> **What you will do**
Give the listing again exactly, omitting its images.

> **Input records**

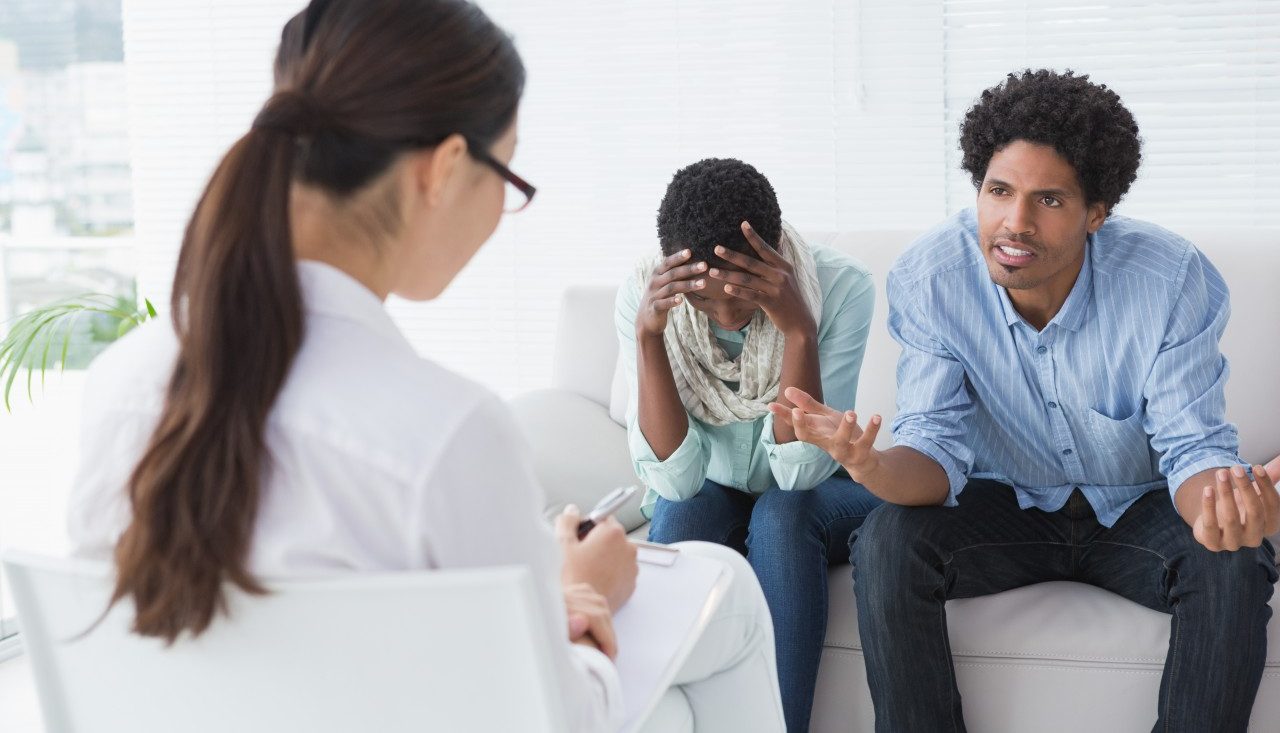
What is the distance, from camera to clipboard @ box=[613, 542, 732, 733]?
98cm

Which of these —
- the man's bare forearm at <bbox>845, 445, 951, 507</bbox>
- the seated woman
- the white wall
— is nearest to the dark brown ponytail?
the seated woman

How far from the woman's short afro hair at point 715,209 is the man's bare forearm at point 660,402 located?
0.18 m

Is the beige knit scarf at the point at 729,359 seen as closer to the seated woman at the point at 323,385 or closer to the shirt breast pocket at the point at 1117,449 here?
the shirt breast pocket at the point at 1117,449

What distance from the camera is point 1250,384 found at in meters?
2.01

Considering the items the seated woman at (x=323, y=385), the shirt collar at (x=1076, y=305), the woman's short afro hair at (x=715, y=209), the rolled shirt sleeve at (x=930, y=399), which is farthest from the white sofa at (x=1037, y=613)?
the seated woman at (x=323, y=385)

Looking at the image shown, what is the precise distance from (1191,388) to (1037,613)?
0.41 m

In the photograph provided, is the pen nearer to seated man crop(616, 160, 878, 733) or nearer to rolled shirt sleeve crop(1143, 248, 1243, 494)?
seated man crop(616, 160, 878, 733)

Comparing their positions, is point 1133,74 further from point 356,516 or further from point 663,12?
point 356,516

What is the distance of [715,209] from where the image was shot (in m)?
1.72

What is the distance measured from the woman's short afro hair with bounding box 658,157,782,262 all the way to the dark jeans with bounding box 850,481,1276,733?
48 cm

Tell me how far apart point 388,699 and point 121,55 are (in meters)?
3.11

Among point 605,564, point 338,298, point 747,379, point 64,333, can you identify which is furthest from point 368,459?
point 64,333

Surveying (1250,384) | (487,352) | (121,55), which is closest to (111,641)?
(1250,384)

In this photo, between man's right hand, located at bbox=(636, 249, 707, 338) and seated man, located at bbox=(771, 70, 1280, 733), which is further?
man's right hand, located at bbox=(636, 249, 707, 338)
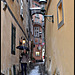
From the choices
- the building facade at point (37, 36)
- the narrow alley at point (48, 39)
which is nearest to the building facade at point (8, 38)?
the narrow alley at point (48, 39)

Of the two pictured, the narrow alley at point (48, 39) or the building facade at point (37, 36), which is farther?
the building facade at point (37, 36)

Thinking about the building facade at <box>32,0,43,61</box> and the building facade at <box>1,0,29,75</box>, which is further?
the building facade at <box>32,0,43,61</box>

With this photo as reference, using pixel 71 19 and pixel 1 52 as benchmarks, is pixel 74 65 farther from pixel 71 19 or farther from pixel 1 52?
pixel 1 52

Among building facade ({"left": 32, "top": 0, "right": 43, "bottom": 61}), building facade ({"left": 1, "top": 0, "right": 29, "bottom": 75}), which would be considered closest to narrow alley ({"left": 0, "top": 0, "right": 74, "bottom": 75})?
building facade ({"left": 1, "top": 0, "right": 29, "bottom": 75})

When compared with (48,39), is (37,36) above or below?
above

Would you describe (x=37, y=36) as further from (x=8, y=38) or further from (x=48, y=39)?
(x=8, y=38)

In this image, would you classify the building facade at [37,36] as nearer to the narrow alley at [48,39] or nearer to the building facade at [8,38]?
the narrow alley at [48,39]

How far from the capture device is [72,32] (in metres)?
4.42

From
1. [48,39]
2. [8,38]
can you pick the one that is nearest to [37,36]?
[48,39]

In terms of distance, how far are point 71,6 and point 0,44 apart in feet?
9.20

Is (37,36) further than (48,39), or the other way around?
(37,36)

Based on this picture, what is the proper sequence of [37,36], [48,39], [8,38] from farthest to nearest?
[37,36] < [48,39] < [8,38]

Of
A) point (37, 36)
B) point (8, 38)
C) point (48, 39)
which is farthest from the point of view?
point (37, 36)

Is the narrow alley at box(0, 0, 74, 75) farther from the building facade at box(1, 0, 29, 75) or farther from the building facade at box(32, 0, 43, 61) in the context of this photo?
the building facade at box(32, 0, 43, 61)
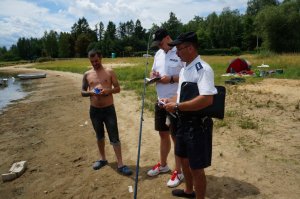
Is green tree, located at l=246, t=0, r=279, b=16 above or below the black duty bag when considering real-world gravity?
above

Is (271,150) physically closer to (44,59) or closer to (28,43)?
(44,59)

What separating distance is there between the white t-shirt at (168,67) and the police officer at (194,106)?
107cm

> **Answer to the exercise**
What is the distance, from camera to clipboard @ box=[613, 542, 732, 733]?
98cm

Which of these —
- the man's bare forearm at <bbox>845, 445, 951, 507</bbox>
- the seated woman
- the white wall
— is nearest to the dark brown ponytail?
the seated woman

How far from the woman's short afro hair at point 715,209 is the man's bare forearm at point 660,402 located?
0.18 m

Is the beige knit scarf at the point at 729,359 seen as closer to the seated woman at the point at 323,385 or closer to the shirt breast pocket at the point at 1117,449 here?
the shirt breast pocket at the point at 1117,449

What distance from the camera is point 1250,384 found at in meters?
2.01

Considering the items the seated woman at (x=323, y=385), the shirt collar at (x=1076, y=305), the woman's short afro hair at (x=715, y=209), the rolled shirt sleeve at (x=930, y=399), which is farthest from the white sofa at (x=1037, y=613)?
the seated woman at (x=323, y=385)

Looking at the image shown, what is the precise distance from (1191,388) to (1037,613)?
0.41 m

In the photograph provided, is the pen nearer to seated man crop(616, 160, 878, 733) or nearer to rolled shirt sleeve crop(1143, 248, 1243, 494)?
seated man crop(616, 160, 878, 733)

Comparing their positions, is point 1133,74 further from point 356,516 or further from point 663,12?
point 356,516

What is the distance of [715,209] from where the image was shot (in m)?
1.72

What is the distance measured from the woman's short afro hair with bounding box 658,157,782,262 all the way to the dark jeans with bounding box 850,481,1276,733?
48 cm

Tell me how far apart point 388,699 and point 121,55 are (in meters)?
3.11

Among point 605,564, point 338,298, point 747,379, point 64,333, can you identify which is furthest from point 368,459?
point 64,333

Surveying (1250,384) | (487,352) | (121,55), which is closest to (111,641)?
(1250,384)

In this photo, between man's right hand, located at bbox=(636, 249, 707, 338) and seated man, located at bbox=(771, 70, 1280, 733), which is further?
man's right hand, located at bbox=(636, 249, 707, 338)
From the choices
- the building facade at point (37, 36)
- the narrow alley at point (48, 39)
which is nearest to the building facade at point (8, 38)?
the narrow alley at point (48, 39)

Of the two pictured, the narrow alley at point (48, 39) or the building facade at point (37, 36), which is farther?
the building facade at point (37, 36)

Thinking about the building facade at <box>32,0,43,61</box> and the building facade at <box>1,0,29,75</box>, which is further?
the building facade at <box>32,0,43,61</box>

With this photo as reference, using pixel 71 19 and pixel 1 52 as benchmarks, is pixel 74 65 farther from pixel 71 19 or farther from pixel 1 52?
pixel 1 52

Among building facade ({"left": 32, "top": 0, "right": 43, "bottom": 61}), building facade ({"left": 1, "top": 0, "right": 29, "bottom": 75}), which would be considered closest to narrow alley ({"left": 0, "top": 0, "right": 74, "bottom": 75})?
building facade ({"left": 1, "top": 0, "right": 29, "bottom": 75})

When compared with (48,39), is (37,36) above or below?
above

Would you describe (x=37, y=36) as further from (x=8, y=38) or further from (x=48, y=39)?
(x=8, y=38)

In this image, would you classify the building facade at [37,36] as nearer to the narrow alley at [48,39] or nearer to the building facade at [8,38]?
the narrow alley at [48,39]

How far from the capture device is [72,32] (in metres)?
4.42

From
1. [48,39]
2. [8,38]
can you pick the one that is nearest to [37,36]?
[48,39]

In terms of distance, how far are point 71,6 and point 0,44 apart in feet?
9.20

Is (37,36) further than (48,39), or the other way around?
(37,36)

Based on this picture, what is the proper sequence of [37,36], [48,39], [8,38] from farthest to nearest?
[37,36] < [48,39] < [8,38]

Of
A) point (37, 36)
B) point (8, 38)
C) point (48, 39)
which is farthest from the point of view?
point (37, 36)

Is the narrow alley at box(0, 0, 74, 75) farther from the building facade at box(1, 0, 29, 75) or farther from the building facade at box(32, 0, 43, 61) in the context of this photo?
the building facade at box(32, 0, 43, 61)
Is green tree, located at l=246, t=0, r=279, b=16 above or below the black duty bag when considering real-world gravity?
above

Is (271,150) physically closer to (44,59) or closer to (28,43)?
(44,59)

What separating distance is there between the white t-shirt at (168,67) and the police officer at (194,106)?
107cm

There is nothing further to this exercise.